Given instruction
Pull out every line from the records below that contains the word "tire", copying each one in full.

Stored entries:
(begin)

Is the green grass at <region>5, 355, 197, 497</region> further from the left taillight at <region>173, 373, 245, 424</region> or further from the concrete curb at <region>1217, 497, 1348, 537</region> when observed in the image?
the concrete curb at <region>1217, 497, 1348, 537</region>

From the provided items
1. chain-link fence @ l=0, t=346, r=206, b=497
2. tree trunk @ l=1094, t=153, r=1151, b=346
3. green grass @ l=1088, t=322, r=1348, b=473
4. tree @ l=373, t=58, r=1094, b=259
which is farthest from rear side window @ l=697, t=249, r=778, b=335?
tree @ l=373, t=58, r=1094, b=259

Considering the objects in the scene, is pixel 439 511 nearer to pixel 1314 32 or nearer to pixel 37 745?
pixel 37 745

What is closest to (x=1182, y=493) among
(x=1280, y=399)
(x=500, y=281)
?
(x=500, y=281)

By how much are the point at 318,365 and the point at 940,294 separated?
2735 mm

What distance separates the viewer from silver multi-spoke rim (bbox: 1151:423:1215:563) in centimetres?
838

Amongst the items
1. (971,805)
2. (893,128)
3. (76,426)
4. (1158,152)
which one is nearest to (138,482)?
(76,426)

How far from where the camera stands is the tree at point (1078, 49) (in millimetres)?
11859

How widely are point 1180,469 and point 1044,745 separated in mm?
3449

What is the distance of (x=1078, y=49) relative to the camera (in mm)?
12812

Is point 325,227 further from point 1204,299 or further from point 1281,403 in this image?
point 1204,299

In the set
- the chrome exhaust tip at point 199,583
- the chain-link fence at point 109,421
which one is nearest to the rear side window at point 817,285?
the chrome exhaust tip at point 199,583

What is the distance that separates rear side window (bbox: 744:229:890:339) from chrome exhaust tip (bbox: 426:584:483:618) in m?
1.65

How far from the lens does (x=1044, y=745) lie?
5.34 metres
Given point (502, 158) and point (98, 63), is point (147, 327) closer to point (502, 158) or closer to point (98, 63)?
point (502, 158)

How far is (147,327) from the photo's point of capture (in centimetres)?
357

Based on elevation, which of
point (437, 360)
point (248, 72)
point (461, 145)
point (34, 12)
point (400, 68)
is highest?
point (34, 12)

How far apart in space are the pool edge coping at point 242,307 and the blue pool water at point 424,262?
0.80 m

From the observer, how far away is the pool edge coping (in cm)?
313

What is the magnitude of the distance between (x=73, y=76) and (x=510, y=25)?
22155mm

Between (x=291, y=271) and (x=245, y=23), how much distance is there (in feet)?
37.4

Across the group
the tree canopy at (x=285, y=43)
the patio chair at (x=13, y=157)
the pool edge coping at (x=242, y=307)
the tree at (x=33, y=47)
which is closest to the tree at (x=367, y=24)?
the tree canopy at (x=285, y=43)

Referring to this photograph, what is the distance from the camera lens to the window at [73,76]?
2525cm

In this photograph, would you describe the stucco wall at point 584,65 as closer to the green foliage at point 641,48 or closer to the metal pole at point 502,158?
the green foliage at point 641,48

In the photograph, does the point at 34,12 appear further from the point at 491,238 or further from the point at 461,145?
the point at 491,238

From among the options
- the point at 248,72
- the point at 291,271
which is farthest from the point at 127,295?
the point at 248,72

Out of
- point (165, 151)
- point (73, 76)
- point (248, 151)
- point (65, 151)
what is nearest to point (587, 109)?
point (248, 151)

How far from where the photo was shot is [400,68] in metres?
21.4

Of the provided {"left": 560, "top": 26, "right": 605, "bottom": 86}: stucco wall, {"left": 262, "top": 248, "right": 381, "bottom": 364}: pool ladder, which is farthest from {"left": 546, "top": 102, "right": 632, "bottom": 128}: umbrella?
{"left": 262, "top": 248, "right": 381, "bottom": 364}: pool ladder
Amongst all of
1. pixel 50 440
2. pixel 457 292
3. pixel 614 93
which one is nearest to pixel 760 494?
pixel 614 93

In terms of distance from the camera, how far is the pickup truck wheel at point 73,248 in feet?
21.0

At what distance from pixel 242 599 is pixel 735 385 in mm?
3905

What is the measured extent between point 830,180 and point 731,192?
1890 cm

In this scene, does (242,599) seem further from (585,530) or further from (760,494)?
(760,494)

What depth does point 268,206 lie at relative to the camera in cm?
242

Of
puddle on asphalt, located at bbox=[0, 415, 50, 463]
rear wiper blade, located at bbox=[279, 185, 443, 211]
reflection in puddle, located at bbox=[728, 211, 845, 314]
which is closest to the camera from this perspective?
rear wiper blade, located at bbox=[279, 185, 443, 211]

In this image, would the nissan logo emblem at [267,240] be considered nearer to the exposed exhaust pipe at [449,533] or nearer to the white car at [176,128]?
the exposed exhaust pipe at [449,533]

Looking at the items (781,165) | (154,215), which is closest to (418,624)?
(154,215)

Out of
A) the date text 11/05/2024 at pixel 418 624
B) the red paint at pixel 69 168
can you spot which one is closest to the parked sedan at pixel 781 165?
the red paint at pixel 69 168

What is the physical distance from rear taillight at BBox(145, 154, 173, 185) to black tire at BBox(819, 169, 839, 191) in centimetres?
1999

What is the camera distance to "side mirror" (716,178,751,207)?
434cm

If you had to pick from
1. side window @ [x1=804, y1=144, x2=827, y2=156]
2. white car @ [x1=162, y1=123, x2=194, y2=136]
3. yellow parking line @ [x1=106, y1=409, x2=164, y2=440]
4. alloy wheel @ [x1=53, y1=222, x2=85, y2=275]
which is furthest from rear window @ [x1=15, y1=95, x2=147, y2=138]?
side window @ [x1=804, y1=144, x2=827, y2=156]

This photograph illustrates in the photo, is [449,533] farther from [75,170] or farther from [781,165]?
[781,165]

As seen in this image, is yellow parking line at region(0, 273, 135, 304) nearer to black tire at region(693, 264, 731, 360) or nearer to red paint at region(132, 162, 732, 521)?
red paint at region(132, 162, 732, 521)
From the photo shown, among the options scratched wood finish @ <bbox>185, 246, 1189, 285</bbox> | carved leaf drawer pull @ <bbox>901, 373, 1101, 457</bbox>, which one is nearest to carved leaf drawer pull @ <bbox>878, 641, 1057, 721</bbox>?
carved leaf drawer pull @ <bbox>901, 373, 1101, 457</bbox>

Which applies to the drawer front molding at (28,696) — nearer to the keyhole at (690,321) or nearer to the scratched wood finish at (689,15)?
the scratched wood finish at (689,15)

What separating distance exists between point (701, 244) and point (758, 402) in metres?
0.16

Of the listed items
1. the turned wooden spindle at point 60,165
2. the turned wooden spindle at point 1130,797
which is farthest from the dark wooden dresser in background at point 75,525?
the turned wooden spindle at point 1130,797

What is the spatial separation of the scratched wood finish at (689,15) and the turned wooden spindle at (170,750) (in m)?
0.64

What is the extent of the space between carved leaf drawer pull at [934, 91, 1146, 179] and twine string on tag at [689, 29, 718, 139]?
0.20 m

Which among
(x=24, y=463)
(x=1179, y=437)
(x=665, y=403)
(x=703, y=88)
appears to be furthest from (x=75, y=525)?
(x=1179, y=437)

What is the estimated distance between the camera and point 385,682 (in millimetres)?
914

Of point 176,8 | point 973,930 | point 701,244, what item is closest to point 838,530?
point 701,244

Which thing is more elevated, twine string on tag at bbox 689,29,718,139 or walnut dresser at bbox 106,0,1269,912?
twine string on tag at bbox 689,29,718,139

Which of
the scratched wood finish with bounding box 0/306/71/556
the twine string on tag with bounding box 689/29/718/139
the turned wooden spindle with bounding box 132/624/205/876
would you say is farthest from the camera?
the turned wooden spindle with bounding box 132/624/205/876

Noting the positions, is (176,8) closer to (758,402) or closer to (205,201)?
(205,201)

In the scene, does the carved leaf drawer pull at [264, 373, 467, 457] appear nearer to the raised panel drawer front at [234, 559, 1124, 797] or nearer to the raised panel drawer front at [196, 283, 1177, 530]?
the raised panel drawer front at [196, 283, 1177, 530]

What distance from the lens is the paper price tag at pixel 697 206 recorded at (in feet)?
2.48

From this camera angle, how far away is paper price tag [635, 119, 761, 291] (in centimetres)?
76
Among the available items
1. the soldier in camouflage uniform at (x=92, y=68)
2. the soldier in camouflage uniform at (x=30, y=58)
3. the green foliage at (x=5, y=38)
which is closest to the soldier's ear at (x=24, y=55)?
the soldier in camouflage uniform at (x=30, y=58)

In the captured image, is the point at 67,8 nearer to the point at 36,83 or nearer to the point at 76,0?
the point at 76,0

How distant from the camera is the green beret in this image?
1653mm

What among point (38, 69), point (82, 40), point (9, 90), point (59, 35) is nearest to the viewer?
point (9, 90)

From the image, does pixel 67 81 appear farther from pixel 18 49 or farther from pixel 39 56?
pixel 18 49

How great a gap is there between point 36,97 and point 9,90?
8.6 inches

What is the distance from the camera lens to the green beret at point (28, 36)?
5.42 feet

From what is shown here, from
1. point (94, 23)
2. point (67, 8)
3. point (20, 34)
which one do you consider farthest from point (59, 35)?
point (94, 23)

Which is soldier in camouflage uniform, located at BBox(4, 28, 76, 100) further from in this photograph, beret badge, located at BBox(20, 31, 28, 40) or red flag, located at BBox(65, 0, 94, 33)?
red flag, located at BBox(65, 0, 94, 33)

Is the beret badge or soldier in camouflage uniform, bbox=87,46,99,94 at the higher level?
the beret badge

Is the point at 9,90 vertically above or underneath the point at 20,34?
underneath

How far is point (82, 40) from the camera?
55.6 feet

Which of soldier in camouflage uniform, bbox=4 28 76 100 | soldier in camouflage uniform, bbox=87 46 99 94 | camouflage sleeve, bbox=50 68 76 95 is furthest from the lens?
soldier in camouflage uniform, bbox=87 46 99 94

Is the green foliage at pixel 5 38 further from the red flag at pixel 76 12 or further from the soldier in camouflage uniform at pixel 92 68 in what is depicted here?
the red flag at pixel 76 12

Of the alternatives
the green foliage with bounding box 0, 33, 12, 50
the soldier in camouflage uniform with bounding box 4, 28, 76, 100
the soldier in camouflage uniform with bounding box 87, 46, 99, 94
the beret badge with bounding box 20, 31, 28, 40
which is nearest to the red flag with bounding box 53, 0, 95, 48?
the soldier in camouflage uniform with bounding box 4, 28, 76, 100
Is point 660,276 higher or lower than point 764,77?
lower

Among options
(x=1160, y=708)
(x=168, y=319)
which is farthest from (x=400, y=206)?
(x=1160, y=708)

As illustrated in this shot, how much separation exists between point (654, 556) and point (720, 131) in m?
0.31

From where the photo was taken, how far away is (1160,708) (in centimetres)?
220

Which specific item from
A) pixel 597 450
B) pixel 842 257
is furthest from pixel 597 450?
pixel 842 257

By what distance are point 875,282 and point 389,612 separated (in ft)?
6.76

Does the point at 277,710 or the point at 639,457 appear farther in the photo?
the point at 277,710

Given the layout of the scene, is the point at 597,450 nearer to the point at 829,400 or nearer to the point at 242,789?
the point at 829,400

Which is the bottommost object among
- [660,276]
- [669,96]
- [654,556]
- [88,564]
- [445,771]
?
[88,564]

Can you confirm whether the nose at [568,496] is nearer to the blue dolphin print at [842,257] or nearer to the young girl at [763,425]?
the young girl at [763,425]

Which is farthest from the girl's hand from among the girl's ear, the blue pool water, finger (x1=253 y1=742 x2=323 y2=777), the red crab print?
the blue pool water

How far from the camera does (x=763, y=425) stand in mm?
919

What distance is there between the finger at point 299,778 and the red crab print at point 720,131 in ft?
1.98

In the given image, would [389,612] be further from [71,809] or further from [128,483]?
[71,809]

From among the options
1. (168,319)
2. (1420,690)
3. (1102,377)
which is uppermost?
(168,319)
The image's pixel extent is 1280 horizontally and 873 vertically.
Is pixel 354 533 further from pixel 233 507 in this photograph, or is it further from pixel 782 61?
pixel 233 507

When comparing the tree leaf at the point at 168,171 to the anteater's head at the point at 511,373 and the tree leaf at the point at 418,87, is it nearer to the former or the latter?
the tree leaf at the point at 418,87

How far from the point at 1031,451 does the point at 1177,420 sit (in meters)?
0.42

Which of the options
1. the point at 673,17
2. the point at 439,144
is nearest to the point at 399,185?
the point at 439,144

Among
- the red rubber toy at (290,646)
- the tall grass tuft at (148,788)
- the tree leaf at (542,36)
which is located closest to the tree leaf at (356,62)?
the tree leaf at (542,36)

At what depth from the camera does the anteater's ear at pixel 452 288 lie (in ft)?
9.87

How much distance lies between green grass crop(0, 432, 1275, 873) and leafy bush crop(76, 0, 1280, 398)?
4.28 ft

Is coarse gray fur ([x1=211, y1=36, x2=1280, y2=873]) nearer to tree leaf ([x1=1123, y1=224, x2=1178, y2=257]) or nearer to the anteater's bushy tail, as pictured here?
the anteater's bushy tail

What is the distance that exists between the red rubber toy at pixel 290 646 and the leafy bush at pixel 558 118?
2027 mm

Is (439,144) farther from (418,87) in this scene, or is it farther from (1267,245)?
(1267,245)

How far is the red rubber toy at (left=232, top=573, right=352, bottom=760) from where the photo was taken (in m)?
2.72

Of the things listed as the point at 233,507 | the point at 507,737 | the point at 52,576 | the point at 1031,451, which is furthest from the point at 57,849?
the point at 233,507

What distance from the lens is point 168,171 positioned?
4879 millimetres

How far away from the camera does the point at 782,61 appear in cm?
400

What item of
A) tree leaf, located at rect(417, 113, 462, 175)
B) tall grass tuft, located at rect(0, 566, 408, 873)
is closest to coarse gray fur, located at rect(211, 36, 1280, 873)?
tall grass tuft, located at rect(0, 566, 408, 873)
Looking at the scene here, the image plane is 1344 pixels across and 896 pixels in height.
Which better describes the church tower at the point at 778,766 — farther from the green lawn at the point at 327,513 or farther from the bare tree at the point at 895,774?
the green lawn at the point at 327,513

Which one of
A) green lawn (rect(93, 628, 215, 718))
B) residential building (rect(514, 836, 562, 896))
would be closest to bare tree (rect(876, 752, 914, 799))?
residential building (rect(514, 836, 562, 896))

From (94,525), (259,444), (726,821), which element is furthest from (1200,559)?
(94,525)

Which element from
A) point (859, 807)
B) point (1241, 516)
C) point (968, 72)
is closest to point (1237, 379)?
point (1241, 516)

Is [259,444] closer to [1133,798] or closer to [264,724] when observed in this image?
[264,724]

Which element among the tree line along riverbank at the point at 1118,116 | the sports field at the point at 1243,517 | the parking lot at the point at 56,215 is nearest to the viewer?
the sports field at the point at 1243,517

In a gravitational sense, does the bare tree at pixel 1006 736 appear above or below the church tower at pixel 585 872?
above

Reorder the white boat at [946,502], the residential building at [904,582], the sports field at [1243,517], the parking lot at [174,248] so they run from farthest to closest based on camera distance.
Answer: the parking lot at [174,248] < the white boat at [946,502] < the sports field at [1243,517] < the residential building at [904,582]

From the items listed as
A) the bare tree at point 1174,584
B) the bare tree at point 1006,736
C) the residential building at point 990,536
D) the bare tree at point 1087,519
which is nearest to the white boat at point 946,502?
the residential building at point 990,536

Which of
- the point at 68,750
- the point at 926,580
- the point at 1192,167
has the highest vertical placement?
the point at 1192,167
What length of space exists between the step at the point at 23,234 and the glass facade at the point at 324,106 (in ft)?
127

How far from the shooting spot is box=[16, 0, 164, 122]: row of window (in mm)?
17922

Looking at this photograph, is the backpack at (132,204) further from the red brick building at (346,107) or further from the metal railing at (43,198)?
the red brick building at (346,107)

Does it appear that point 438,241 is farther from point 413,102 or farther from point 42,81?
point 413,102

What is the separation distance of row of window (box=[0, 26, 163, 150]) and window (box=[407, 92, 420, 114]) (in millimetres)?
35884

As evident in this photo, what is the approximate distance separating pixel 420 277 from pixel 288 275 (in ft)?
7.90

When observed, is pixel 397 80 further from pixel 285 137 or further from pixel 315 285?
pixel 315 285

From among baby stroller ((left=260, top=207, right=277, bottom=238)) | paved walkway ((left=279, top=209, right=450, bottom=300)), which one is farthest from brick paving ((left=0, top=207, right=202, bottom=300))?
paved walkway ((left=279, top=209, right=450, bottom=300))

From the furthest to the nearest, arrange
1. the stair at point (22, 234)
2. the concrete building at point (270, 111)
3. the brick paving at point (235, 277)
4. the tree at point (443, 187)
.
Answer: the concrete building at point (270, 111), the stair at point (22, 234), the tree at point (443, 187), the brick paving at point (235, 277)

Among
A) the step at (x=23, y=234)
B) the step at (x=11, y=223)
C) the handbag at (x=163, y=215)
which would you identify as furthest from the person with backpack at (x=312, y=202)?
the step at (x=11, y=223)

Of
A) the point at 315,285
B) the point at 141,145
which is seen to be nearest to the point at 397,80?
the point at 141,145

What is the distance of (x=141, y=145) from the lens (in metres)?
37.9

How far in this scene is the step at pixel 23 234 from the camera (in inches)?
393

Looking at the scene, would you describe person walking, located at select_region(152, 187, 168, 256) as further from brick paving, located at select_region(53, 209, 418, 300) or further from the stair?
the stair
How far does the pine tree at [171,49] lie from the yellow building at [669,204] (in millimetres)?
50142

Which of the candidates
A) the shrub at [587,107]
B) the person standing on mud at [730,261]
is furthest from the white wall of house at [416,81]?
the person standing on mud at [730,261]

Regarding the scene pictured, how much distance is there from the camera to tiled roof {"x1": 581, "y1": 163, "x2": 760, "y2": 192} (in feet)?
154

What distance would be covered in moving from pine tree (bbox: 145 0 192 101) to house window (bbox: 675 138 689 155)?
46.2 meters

(end)

Solved problem
What is the physical distance from rear taillight at BBox(145, 154, 173, 185) to black tire at BBox(819, 169, 839, 191) in centimetres?
As seen in this image, is yellow parking line at region(0, 273, 135, 304) nearer to black tire at region(693, 264, 731, 360) or nearer to red paint at region(132, 162, 732, 521)?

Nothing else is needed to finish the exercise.